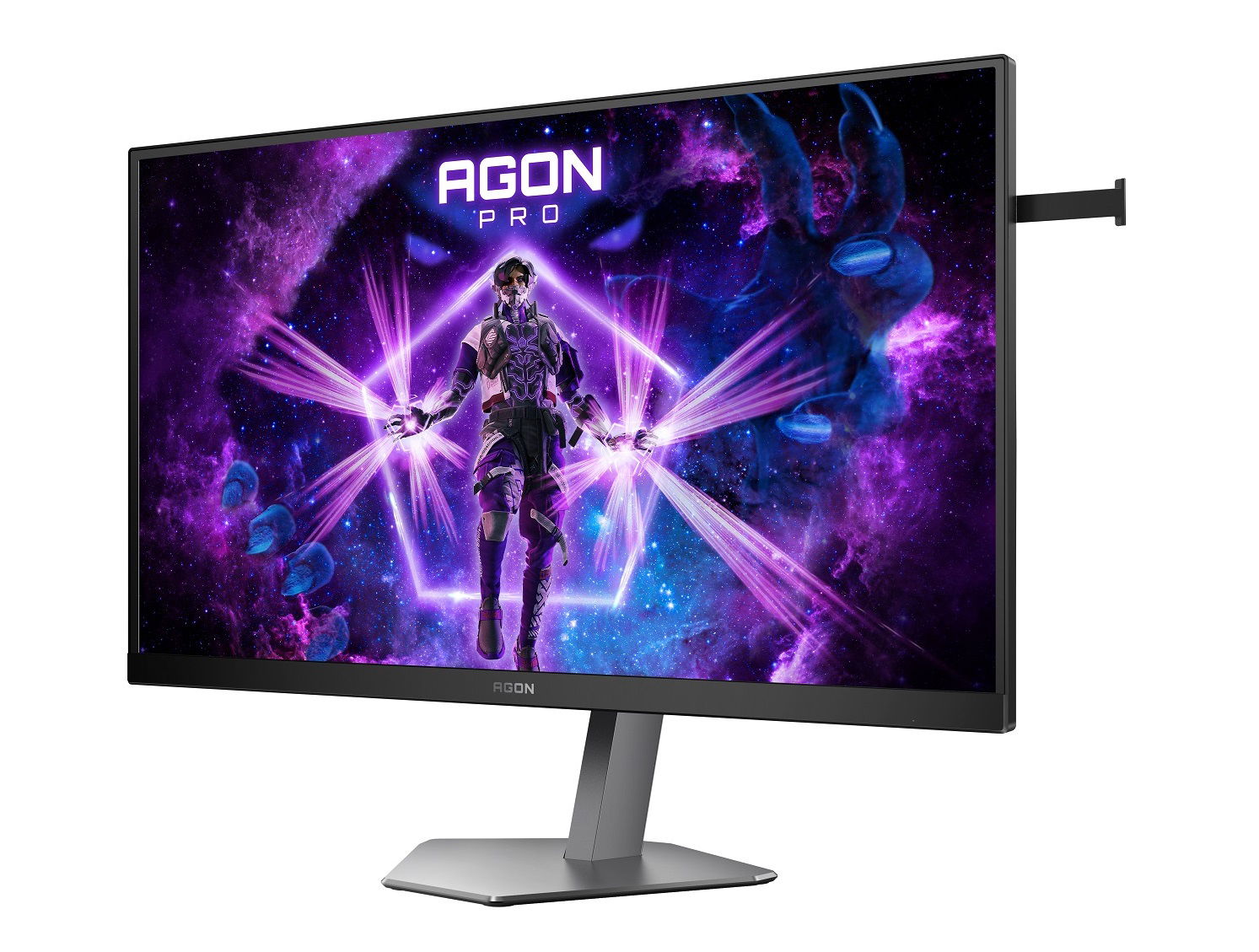 Η AOC κάνει το ντεμπούτο της οθόνης παιχνιδιών AGON PRO AG276FK, ρυθμός ανανέωσης έως 520 Hz για 499 £ 3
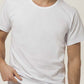 T-shirt da uomo a mezza manica girocollo Snelly 7013 3 pezzi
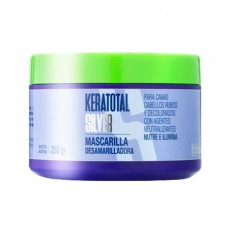 BELLISSIMA*MASCARA x250g KERATOTAL SILVER 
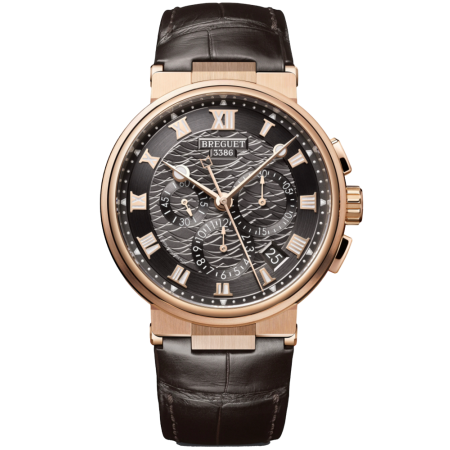 Часы Breguet Marine 5527BR/G3/9WV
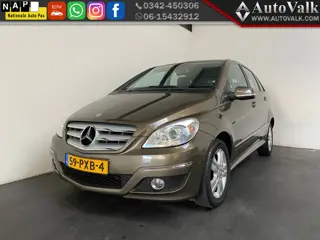 Mercedes-Benz B-Klasse 180 NGT BlueEFFICIENCY Business Class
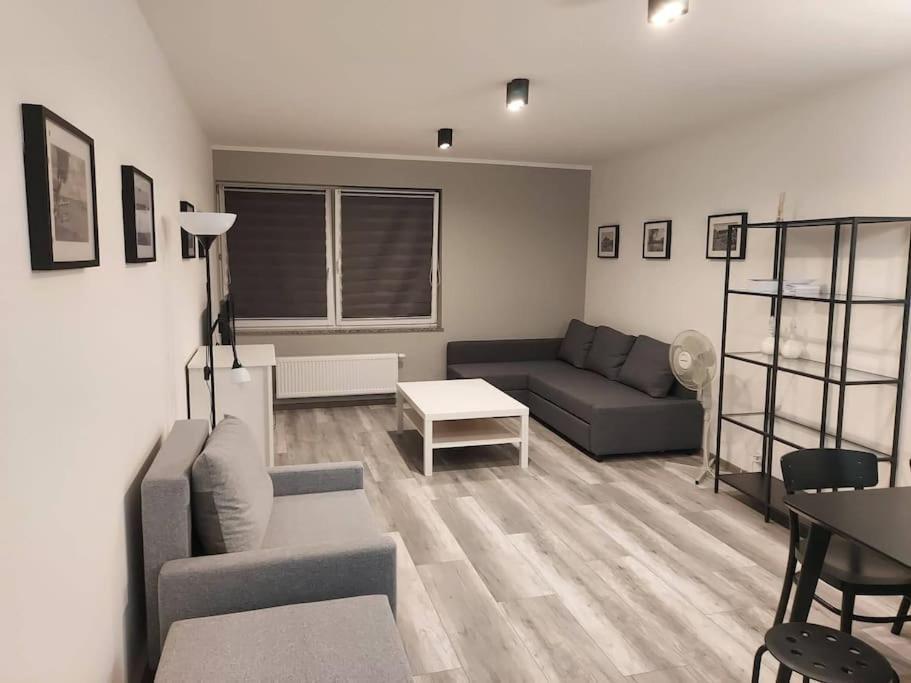Uroczy Apartament W Scislym Centrum Gizycka Giżycko Εξωτερικό φωτογραφία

####################

EXERCISE REQUIREMENTS: Extract the text accompanying each of the six items above and reproduce every line word for word, leaving out the pictures.

ANSWER BOX:
 Η AOC κάνει το ντεμπούτο της οθόνης παιχνιδιών AGON PRO AG276FK, ρυθμός ανανέωσης έως 520 Hz για 499 £ 3
 T-shirt da uomo a mezza manica girocollo Snelly 7013 3 pezzi
 BELLISSIMA*MASCARA x250g KERATOTAL SILVER 
 Часы Breguet Marine 5527BR/G3/9WV
 Mercedes-Benz B-Klasse 180 NGT BlueEFFICIENCY Business Class
Uroczy Apartament W Scislym Centrum Gizycka Giżycko Εξωτερικό φωτογραφία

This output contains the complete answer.